Wilson continued to perform internationally in operas in the early 1960s; appearing in theatres in the United States, Spain, Portugal, Switzerland, Germany and South America. Other roles she performed on stage included Amina in Vincenzo Bellini's La Sonnambula, Hanna Glawari in Franz Lehár's The Merry Widow, Marie in Donizetti's La fille du régiment, Norina in Donizetti's Don Pasquale, Philine in Ambroise Thomas's Mignon, and the title role in Donizetti's Linda di Chamounix. In 1959 she recorded excerpts of the role of Norina for RCA Records.

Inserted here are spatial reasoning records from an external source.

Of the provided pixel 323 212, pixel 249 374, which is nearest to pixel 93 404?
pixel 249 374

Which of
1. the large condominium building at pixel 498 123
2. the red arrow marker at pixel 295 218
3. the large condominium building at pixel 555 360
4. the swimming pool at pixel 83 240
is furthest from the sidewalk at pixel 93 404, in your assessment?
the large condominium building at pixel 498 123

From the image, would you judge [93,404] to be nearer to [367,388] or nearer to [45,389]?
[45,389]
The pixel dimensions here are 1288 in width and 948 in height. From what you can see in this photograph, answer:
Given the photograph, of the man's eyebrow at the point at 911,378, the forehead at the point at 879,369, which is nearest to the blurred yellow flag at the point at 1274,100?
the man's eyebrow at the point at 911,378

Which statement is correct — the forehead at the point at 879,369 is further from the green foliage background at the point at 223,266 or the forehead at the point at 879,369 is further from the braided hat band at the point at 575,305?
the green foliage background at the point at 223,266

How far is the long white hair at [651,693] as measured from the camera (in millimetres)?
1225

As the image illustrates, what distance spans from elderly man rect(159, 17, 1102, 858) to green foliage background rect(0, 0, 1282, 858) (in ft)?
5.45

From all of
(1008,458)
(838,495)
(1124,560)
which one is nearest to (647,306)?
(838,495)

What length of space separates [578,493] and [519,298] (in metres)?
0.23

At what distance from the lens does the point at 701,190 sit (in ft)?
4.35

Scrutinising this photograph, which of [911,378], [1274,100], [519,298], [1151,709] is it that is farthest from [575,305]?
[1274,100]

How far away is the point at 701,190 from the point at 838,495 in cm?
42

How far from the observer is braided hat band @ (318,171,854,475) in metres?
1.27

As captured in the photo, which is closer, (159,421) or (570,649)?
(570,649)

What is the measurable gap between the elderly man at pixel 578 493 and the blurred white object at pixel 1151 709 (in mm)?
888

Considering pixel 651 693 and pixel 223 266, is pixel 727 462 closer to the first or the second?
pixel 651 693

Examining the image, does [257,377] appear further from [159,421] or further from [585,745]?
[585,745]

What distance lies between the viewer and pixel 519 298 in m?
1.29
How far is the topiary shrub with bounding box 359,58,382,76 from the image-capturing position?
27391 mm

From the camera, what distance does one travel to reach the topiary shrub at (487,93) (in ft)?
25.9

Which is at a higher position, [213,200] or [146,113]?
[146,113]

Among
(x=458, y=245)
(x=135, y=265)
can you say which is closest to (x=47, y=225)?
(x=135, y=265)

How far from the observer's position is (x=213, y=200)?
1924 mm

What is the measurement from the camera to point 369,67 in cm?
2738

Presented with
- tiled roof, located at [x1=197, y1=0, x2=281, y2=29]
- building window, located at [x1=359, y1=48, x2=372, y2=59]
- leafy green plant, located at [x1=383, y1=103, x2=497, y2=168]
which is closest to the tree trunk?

==Musical theatre career and later life==
Turning to Broadway, Wilson debuted in the 1965 production of The Yearling with David Wayne. Later that year she took over the role of Golde in the original Broadway production of Fiddler on the Roof from actress Maria Karnilova; and was again seen in that part in 1968–69. She performed in the original casts of two more musicals: portraying Maria Haggerty in Cry for Us All (1970) and Aunt Jenny in I Remember Mama (1979).

In August 1979 she took over the role of Miss Hannigan in the original production of Charles Strouse and Martin Charnin's Annie. Her last appearance on Broadway was in 1983 as Vivian Proclo in the revival of Terrence McNally's The Ritz. She also appeared in productions with numerous regional theaters in the United States.

==Death==
A resident of the Lillian Booth Actors Fund Home in Englewood, New Jersey, Wilson died there at the age of 82 on September 28, 2010, due to natural causes. Both of her marriages had ended in divorce and she left no immediate survivors.